# Low Country Boil Skewers



## kilo charlie (Apr 29, 2022)

Low Country Boil Skewers 








Rather than fire up a big pot of boiling water and cook all these flavors I decided to try something different. 

I started a small pot of water on the stove to boil and fired up the grill to preheat.  

The baby potatoes were boiled for 7 minutes while I sliced the corn on the cob, sliced up the Chicken Andouille Sausage and prepped the shrimp. The shrimp shells were left on during grilling to protect them a bit and to hold more of the Cajun inspired butter.

The whole stick of butter was melted and Salt, Black Pepper, Cayenne Pepper, Garlic Powder and minced Garlic and some Parsley.  

Pre built the skewers while the potatoes were boiling and then added them and everything went on the grill with a nice dousing of the Cajun butter. Flipped them over after 4 minutes and another butter bath and 4 more minutes and it's time to eat!


----------



## JLeonard (Apr 29, 2022)

Those, a tall cold beer and I'd be good to go! Great looking meal.
Jim


----------



## kilo charlie (Apr 29, 2022)

JLeonard said:


> Those, a tall cold beer and I'd be good to go!
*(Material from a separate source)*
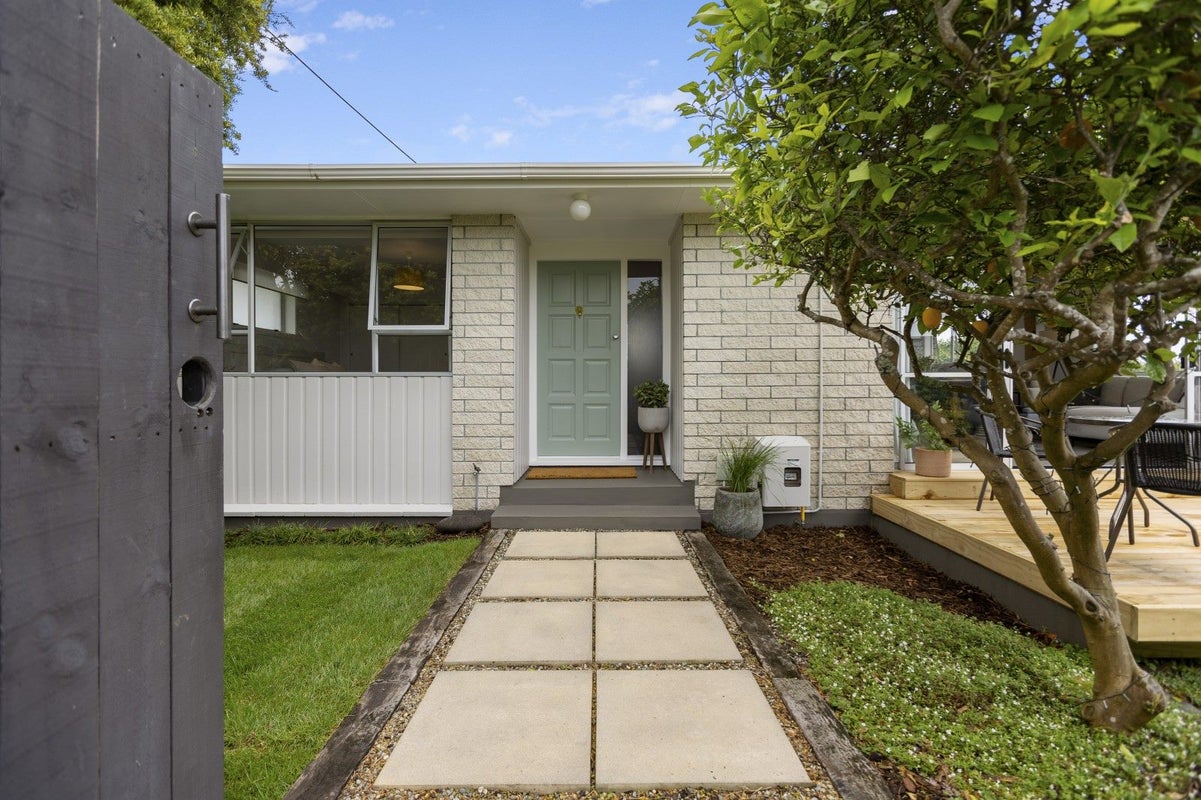 21 York Crescent, Westown, New Plymouth - Carousel 2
Great looking meal.
> Jim



Thank you Jim!


----------



## Bearcarver (Apr 29, 2022)

Awesome!!
Looks Outstanding, Charlie!!
Nice Job!
Like.

Bear


----------



## WaterinHoleBrew (Apr 29, 2022)

My kind of meal right there, nice job!


----------



## Steve H (Apr 29, 2022)

Man-o-man! That will be done as soon as I can find decent corn on the cob. Awesome idea. And it looks out of this word.


----------



## smokerjim (Apr 29, 2022)

Looks excellant!


----------



## tx smoker (Apr 29, 2022)

That is so creative, so cool, and looks absolutely fantastic!! About the best looking skewers I've ever seen....but I love Cajun inspired food so it'd stand to reason    Very well done

Robert


----------



## kilo charlie (Apr 29, 2022)

Bearcarver said:


> Awesome!!
> Looks Outstanding, Charlie!!
> Nice Job!
> Like.
> ...


Thank you Bear!


WaterinHoleBrew said:


> My kind of meal right there, nice job!


Thank you!


Steve H said:


> Man-o-man! That will be done as soon as I can find decent corn on the cob. Awesome idea. And it looks out of this word.
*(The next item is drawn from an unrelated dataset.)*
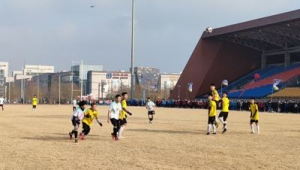 胶州有踢足球的地方吗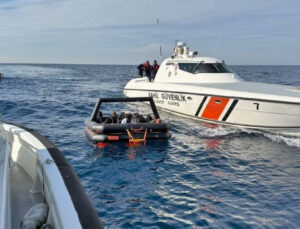 İzmir açıklarında 10 düzensiz göçmen kurtarıldı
Thank you! I was surprised the store had fresh corn already!


smokerjim said:


> Looks excellant!


Thank you!


tx smoker said:


> That is so creative, so cool, and looks absolutely fantastic!! About the best looking skewers I've ever seen....but I love Cajun inspired food so it'd stand to reason    Very well done
> 
> Robert


Thank you Robert! Tha Cajun Butter goes so well with this whether is boiled, broiled or grilled!


----------



## motocrash (Apr 29, 2022)

kilo charlie said:


> and it's time to eat!


I bet it _was _!
Not big on chicken sausages, but I'd surely mow down a few sticks of those.


----------



## kilo charlie (Apr 29, 2022)

motocrash said:


> I bet it _was _!
> Not big on chicken sausages, but I'd surely mow down a few sticks of those.


Thank you and surprisingly I find the Chicken Andouille to have a great flavor.

I've also been getting fresh sausages from a local butcheshop that are flavored with blue cheese and black pepper... such an amazing combination!


----------



## DRKsmoking (Apr 29, 2022)

Now that is just great summer time food for sure.
looks great and I bet tastes real good with the Cajun butter

David


----------



## kilo charlie (Apr 29, 2022)

DRKsmoking said:


> Now that is just great summer time food for sure.
> looks great and I bet tastes real good with the Cajun butter
> 
> David


Thank you and it was great and quick too!


----------